Nice pictures the pair of you and well done all this place looks awesome .


----------



## shot_in_the_dark (Dec 10, 2012)

great shots guys, fab looking place


----------



## SillySoup (Dec 10, 2012)

Bottles  

I love it. Laboratories tickle my imagination so sweetly.


----------



## Sshhhh... (Dec 10, 2012)

Better late than never, heres a few of mine. A strange little mooch with starkly contrasting rooms and an array of bits and pieces, a very interesting splore finale! A great end to a great day. A pirate captain and spiderman in the same day, not bad going PerjuryS!

A tiled corrridor in the cellar












All sorts of chemical shenanigans going on here






Someone had a colour dilemma, then decided to just stick to magnolia, safe option











An odd little addition to all this 






Chemistry lesson starts at one






This window strangely looks like an Aztec mask..or have I just inhaled some strange chemicals..

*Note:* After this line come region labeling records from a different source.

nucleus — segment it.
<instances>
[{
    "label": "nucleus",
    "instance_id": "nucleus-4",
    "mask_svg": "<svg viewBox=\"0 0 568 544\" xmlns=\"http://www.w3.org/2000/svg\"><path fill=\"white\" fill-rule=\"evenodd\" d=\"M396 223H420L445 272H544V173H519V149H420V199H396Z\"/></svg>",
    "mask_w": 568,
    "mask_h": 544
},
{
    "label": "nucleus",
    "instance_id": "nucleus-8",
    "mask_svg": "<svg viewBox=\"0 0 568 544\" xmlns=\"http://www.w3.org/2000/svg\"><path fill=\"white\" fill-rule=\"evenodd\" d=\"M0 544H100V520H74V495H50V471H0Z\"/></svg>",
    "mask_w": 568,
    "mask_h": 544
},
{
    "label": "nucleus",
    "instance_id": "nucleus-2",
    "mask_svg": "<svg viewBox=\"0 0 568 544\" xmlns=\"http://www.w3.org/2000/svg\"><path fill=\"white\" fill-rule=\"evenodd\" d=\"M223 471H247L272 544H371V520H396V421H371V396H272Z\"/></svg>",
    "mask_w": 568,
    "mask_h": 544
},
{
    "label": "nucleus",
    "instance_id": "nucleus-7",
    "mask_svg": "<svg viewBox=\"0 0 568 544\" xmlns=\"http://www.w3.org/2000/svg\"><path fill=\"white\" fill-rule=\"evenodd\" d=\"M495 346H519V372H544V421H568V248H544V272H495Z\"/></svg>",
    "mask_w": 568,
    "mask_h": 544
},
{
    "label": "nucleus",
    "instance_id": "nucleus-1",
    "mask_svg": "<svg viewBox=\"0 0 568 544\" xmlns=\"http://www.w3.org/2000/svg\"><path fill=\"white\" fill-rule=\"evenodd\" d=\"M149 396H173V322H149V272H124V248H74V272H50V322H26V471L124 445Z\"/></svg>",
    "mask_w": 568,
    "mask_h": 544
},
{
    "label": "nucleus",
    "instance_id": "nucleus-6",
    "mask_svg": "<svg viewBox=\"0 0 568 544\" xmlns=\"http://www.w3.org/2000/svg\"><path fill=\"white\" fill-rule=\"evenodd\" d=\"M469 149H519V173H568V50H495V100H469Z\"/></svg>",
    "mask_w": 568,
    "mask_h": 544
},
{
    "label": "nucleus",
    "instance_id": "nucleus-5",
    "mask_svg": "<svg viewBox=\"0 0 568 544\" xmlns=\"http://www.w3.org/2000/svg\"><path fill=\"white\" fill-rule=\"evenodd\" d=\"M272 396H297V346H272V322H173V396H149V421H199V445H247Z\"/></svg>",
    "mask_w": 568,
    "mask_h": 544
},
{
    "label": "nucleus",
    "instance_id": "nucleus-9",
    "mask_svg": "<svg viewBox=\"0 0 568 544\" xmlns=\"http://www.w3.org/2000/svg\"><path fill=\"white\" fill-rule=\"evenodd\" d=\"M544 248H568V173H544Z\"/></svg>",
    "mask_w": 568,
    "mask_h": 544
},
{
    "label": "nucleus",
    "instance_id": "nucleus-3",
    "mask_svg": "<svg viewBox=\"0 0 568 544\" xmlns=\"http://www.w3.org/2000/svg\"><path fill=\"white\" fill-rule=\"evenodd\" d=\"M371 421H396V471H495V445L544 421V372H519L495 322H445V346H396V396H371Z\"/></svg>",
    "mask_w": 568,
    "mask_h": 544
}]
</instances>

Again, thanks you guys for a fantastic day!! ​


----------



## Silent Hill (Dec 10, 2012)

The more I see of this place, the more I seem to be insanely jealous 

Hats off to all involved


----------



## Ninja Kitten (Dec 11, 2012)

ahhh wicked pics shh ! love them!


----------



## perjury saint (Dec 11, 2012)

*Worth waiting for those are! Nice one Shhhh!!*


----------



## mookster (Dec 11, 2012)

words can't describe how much I want this place...


----------



## Lucky Pants (Dec 11, 2012)

Wow!!, nice work Sshhhh... really nice pics .


----------



## barogerl (Dec 11, 2012)

Nice comprehensive survey of the place.A|t first I thought it might be of an enthusiasts wine making operation, now I am more inclinedto think it might be a moonshine operation, especially bearing in mind its situation.
barogerl


----------



## steve2109 (Dec 13, 2012)

Great report and pictures as always, thanks


----------



## Jet48 (Dec 14, 2012)

Some interesting pics there sets you thinking. Thanks for posting


----------



## MrDan (Dec 21, 2012)

> AltDayOut



That photo really is the mutt's nuts!
Amazing explore and report. Thanks for bringing these photos to my eyes!
Would love to know what this place was used for!


----------



## djrich (Dec 21, 2012)

Excellent pics all - I see a late 80s Steve Wright show reference in amongst the workforce scribbles there "Mr.Spoons and Diamond Geezer!"


----------



## jenkspj (Dec 28, 2012)

Yeesh....chemical bottles from the 1950s, or earlier....now very rare!


----------